In ‘08, when President Obama took office, Senators McConnell and Boehner (remember him?) openly stated their only goal ― their only focus in the next four years ― will be to make sure Obama is a one-term President. And, while they obviously failed at their deplorable quest, over the next eight years, they succeeded at using their power and influence, along with the rest of the GOP, to see to it that, if they couldn’t get him out, they’d politically castrate him every chance they got. Which is why it’s truly a miracle, and a testament to the man’s fortitude and, most importantly, patience and dignity, he was able to accomplish all the things he’s done for this country.

Forget for a moment that a statement such as that from Sens. McConnell and Boehner, two of the nation’s highest ranking policy makers, was akin to an admission of treason to the oath they swore to uphold when they took office, one McConnell continues to betray with every breath he takes, they did everything they could, regardless of whether compromise of some form would have been in the best interest of The People, to see to it that our President failed. And, still, against all that opposition, he didn’t.
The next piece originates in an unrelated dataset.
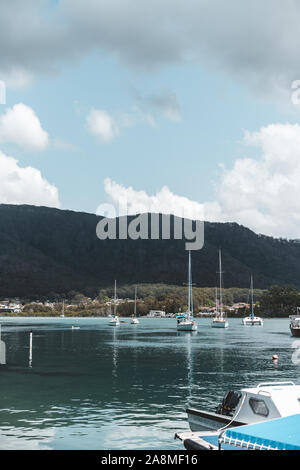 Dunbogan Boatshed, NSW, Australien - 20. Oktober 2019: Landschaftlich schöne Aussicht auf die Boote auf dem ruhigen Camden Haven Einlass-/Fluss. Stockfoto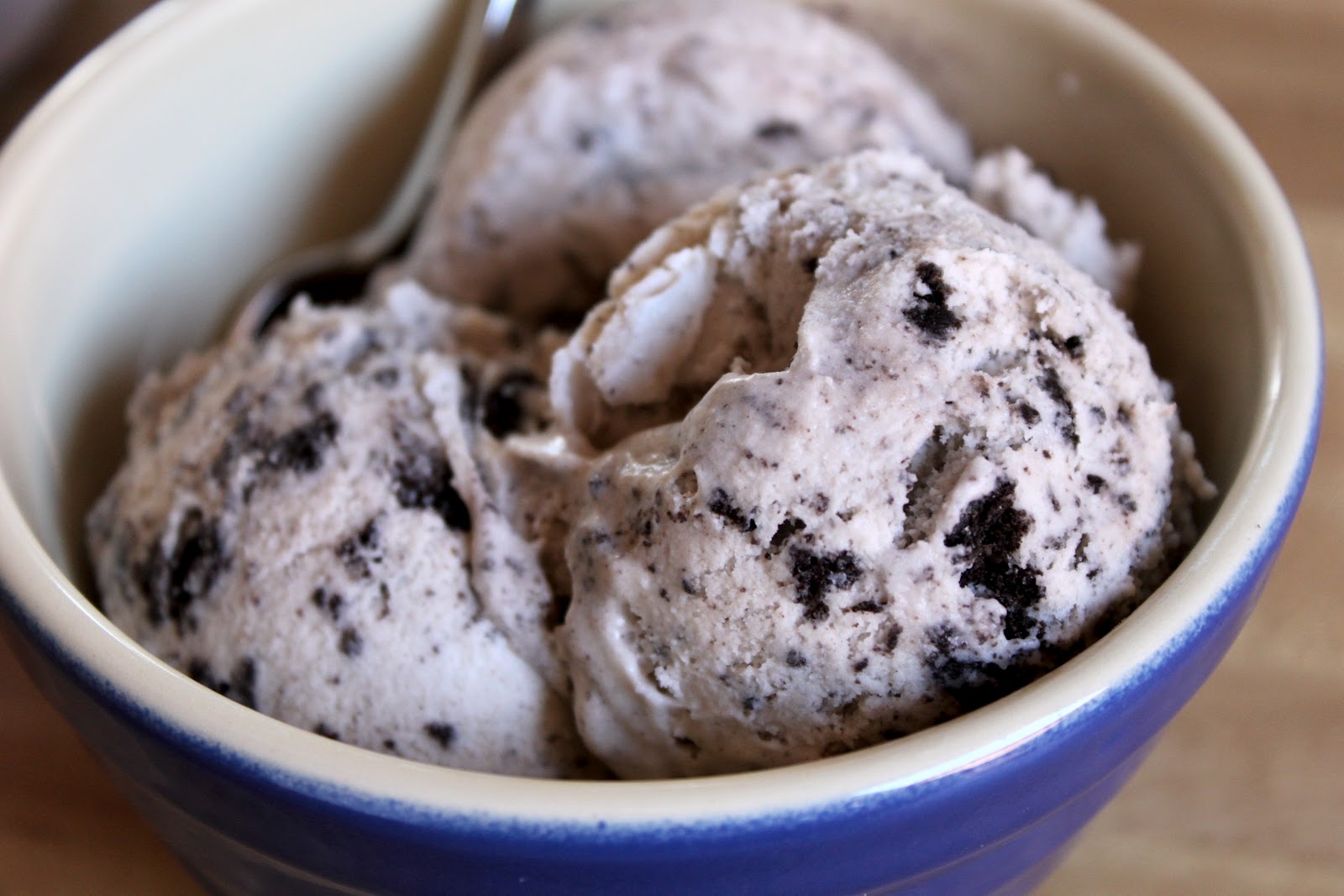 Deliciosa receta para hacer el mejor helado de galletas y crema casero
In the end, in spite of, and because of, their despicable tactics, Obama’s come out the victor, while the lot of the GOP emerged as nothing more than what they are; petty, infantile school children, not worthy of an office in a library, let alone positions as important as the ones they hold.
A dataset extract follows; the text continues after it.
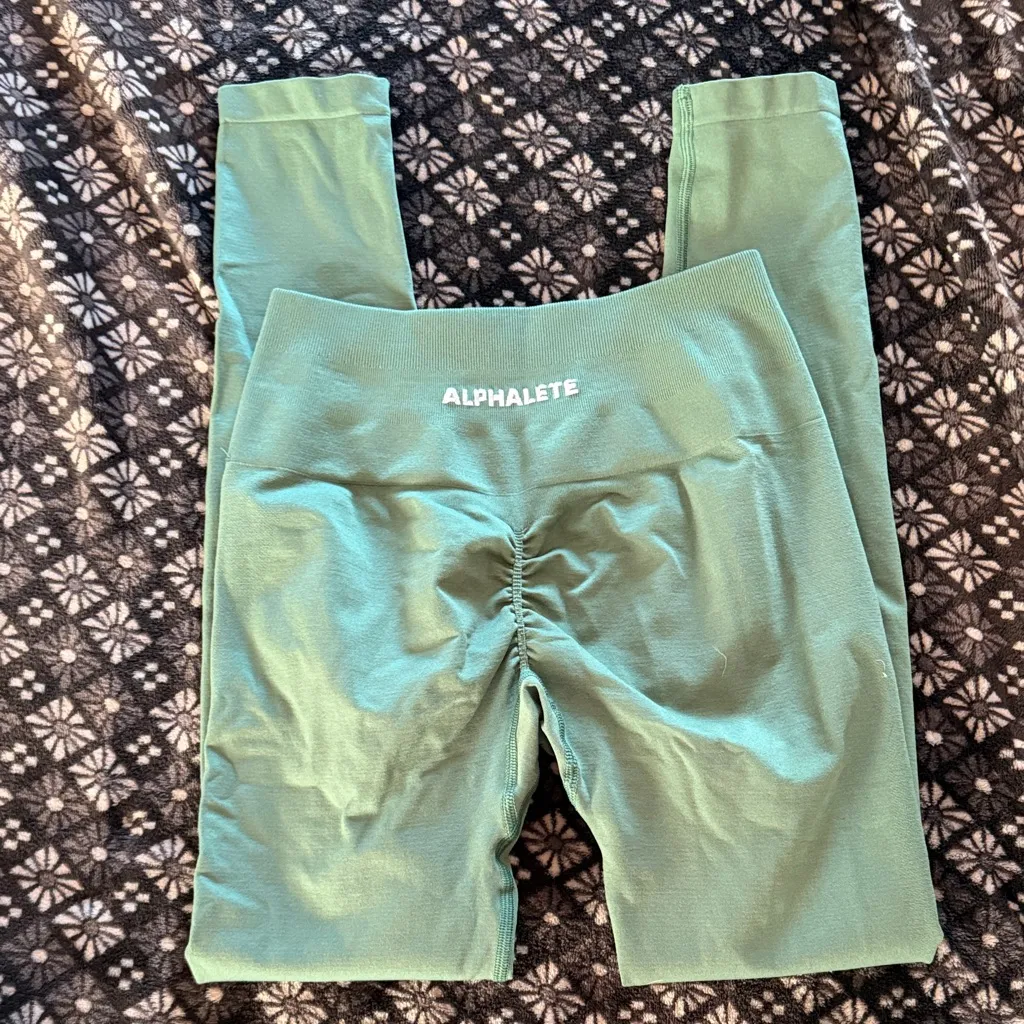 Alphalete Seamless Leggings Scrunch - Image 2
Now, imagine Trump in those shoes. A situation where the Democrats attempt to hinder, hamper, and destroy every-single thing the man attempts, over and over and over again, for the next eight years, and succeed. I doubt our President-elect would last a week before strangling Bernie Sanders and declaring war on some third world nation as a direct result of his displaced aggression. “Who can we bomb? I need to bomb someone! I’m in charge here and I say we bomb someone!”

Luckily for Mr. Trump - and unlucky for us - he won’t have that problem. He won’t have to show us, as well as the rest of the world, his ability to remain calm and composed on a daily basis while dealing with the most incredibly sensitive and stressful situations. After all, if we’ve learned one thing at this point, it’s that Trump’s ability to handle stress gracefully is about as absent as I was from physics class my senior year.

I’m not saying I support every choice our outgoing President has made,. I differ with him on many issues and think he’s made some major mistakes, i.e., taking about six and half years to realize the GOP was not interested in working together, and rather, preferred a street fight on every issue, letting the banks off the hook, not prosecuting Bush/Cheney - at least Cheney - for war crimes, appointing a former Monsanto exec. to oversee the FDA, and, of course, refusing (so far) to pardon Edward Snowden and Chelsea Manning, but, in light of the opposition he’s faced at every turn, looking back, it’s amazing he was able to do what he’s done for health care, for the economy, and, of course, after being left with the biggest mess in the history of our country, i.e. Iraq/Afghanistan, etc., as janitor.

And, c’mon, after having been through eight years of a non-stop dogfight with some of the most despicable men/women on God’s green earth, how many of us would be able to say we still look like we could step into a Dos Equis commercial on a moment’s notice?

Translation: The man’s forgotten more about class/character than Donald Trump will ever learn, and he continues to improve on that point as each day approaches, signaling the end of his tenure.

So, as we watch our awesome ‘Dad’ head on down the driveway for the last time, ne’er to return, and prepare for the mess that is Mom’s new boyfriend, we, the kids, must now make every effort to stick together and refuse to allow this douchebag to hurt mom, in any way. It won’t be easy, but, for the foreseeable future, we seem to be stuck with the jerk. Fuzzy dice and all.